Two days after the article ran, a reporter covering the signing ceremony for the immigration bill asked Reagan pointedly, “Do we have a deal going with Iran of some sort?”
The president, who seconds earlier had jokingly congratulated himself for remembering the names of all the attending luminaries, replied simply, “No comment.” But then a request. “Could I suggest an appeal to all of you with regard to this? That the speculation, the commenting and all, on a story that came out of the Middle East, that to us has no foundationâthat all of that is making it more difficult for us in our effort to get the other hostages free.”
Reagan had just let the cat out of the bag.
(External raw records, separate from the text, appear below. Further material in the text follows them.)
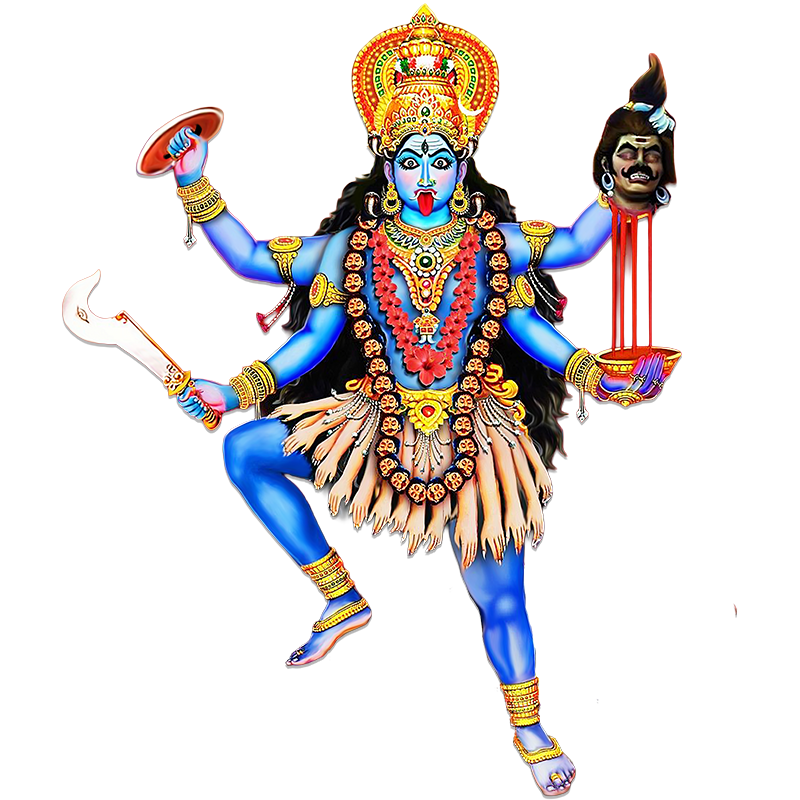 Sree Bhadrakali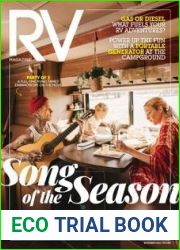 RV Magazine - November 2022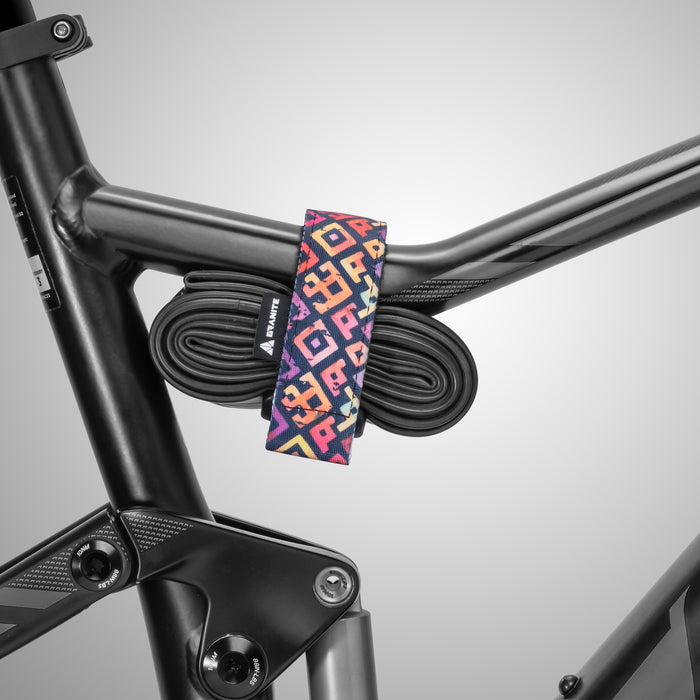 Granite Granite ROCKBAND+ Carrier Belt Strap 480mm Square tile 480mm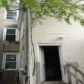 533 Cherry St, Norristown, PA 19401 ID:1097677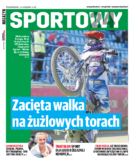 Sport - wydanie 1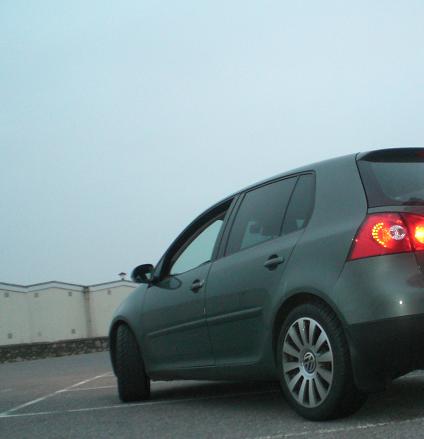 vw golf 5 2.0 TDI Untitl10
The rest of his secrets unraveled quickly. Soon the press picked up on a seemingly unconnected item: the downing of a U.S. cargo plane a month earlier in Nicaragua. The sole survivor, an American named Eugene Hasenfus, told his Sandinista captors that he worked for the CIA. They scoured the wreckage, recovering documents that named a slew of Americans and a State Department humanitarian assistance office that North had subverted for the Contra aid program.
Administration officials told Congress that Hasenfus did not work for the CIA, which was true. He worked for North. Only twelve days after the shoot-down, Congress, once again placated by White House assurances, approved the administration's $100 million Contra aid package. The era of prohibition had ended. Poindexter and North had bridged the gap in tough times.